In 1970, the Church allowed the entire Mass to be said in the local language, whatever that might be. Prior to that, the Mass had to be in Latin, the language of the Romans.
We have forgotten that our Chamorro people had been singing in Latin for many years. Even during Spanish times, the missionaries formed choirs that sang the Mass parts, like the Kyrie and Sanctus (Lord Have Mercy and Holy Holy Holy) in Latin. Besides the Mass parts (called the "Ordinary"), the choirs sang Latin hymns.
If outsiders back in the pre-war days thought Chamorros, as a whole, were isolated and ignorant, they did not understand that many Chamorros had a living connection with a faith, a culture and a language that went back to ancient Rome, through the Roman Catholic religion. Chamorros could sing in Latin, and sing music written by medieval monks and other composers.
This lady, who was in my choir years ago in Saipan, stil remembers a Latin Christmas hymn which she learned in the 1950s when she was a young girl, drafted into the choir by Tan Vicenta Lizama Evangelista. Tan Vicenta was older; born in the pre-war days.

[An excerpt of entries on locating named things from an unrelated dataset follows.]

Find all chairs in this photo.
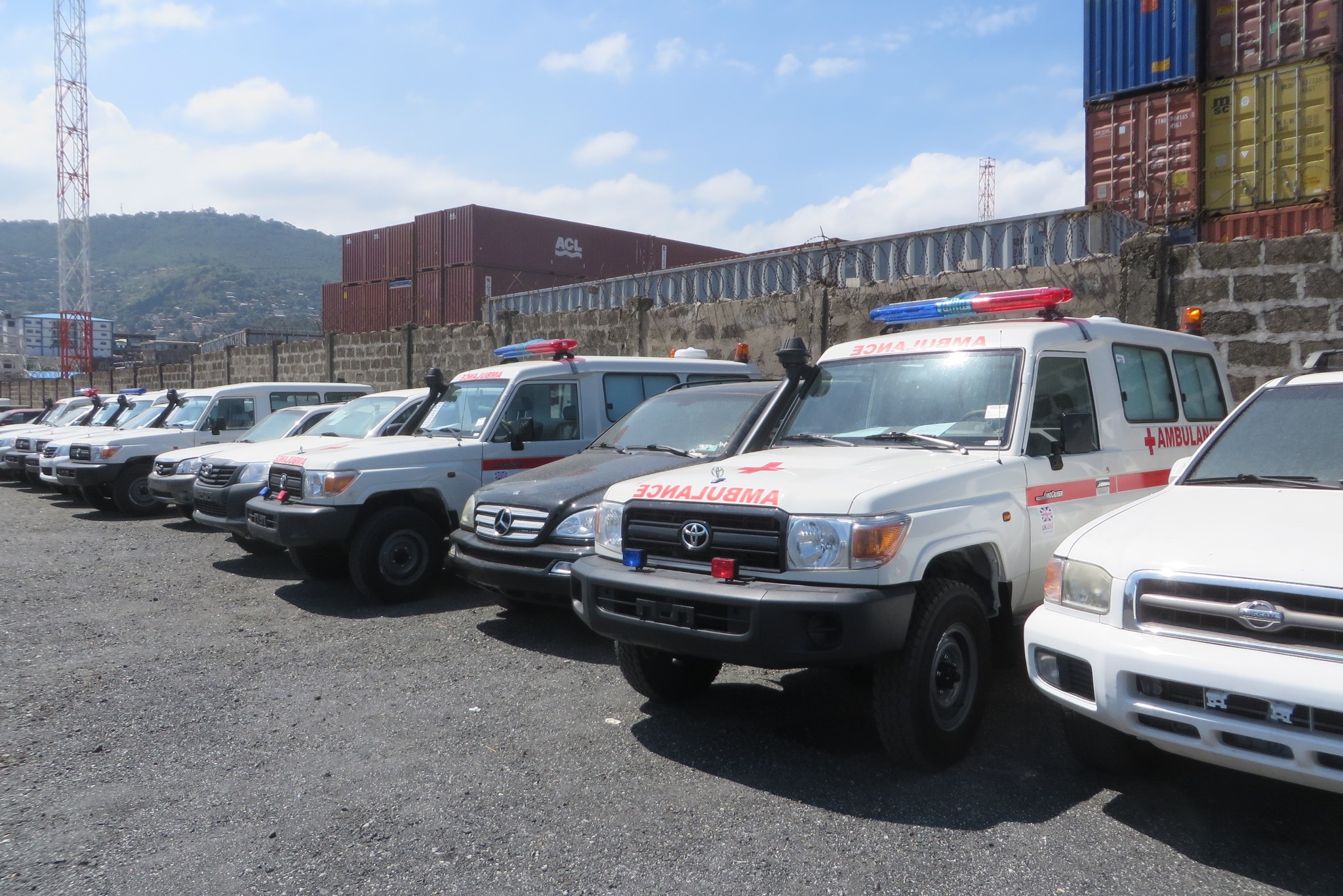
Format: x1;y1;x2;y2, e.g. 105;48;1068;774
506;395;539;442
1031;390;1085;457
226;405;248;428
560;405;581;440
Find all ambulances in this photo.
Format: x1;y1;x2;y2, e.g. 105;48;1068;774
245;337;762;609
570;289;1235;760
0;381;376;513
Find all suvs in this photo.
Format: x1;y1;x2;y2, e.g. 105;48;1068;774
1022;350;1343;797
445;376;868;612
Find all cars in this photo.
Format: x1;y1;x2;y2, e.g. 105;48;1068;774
146;400;396;520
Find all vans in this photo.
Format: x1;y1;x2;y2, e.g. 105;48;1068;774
193;388;566;537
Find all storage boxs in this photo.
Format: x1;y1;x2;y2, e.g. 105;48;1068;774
320;1;1342;334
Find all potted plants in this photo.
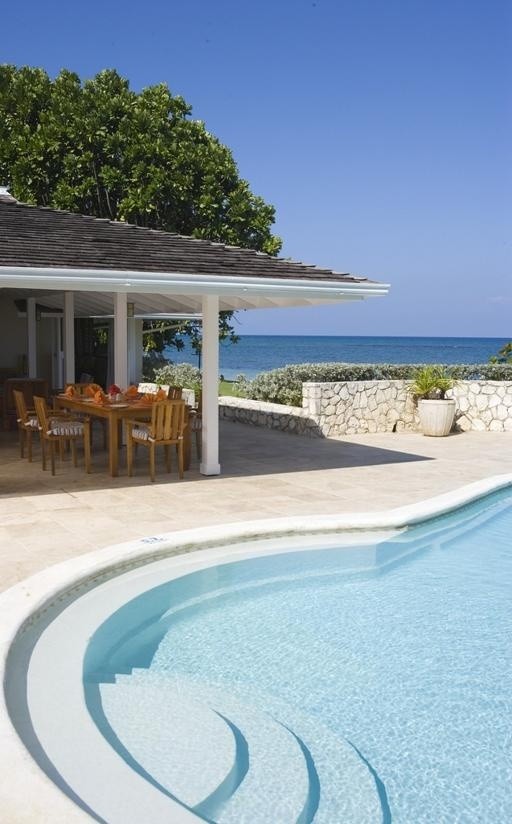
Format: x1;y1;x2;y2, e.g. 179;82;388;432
407;363;461;438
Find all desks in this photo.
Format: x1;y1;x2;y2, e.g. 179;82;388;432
53;393;191;477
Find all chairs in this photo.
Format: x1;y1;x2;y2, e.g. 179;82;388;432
126;400;185;482
65;383;91;396
13;390;64;463
183;391;202;471
33;396;84;475
166;386;182;399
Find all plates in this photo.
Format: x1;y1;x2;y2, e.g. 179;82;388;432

Tan Vicenta was taught by the Mercedarian Sisters from Spain who came to Saipan in 1928.
On Guam, Spanish priests in the 1920s were able to boast that the Hagåtña choir could sing half a dozen Masses, meaning the Mass parts sung to six or seven different musical scores; some Gregorian chant, some recent compositions.
Our mañaina (elders) knew more than we sometimes give them credit for.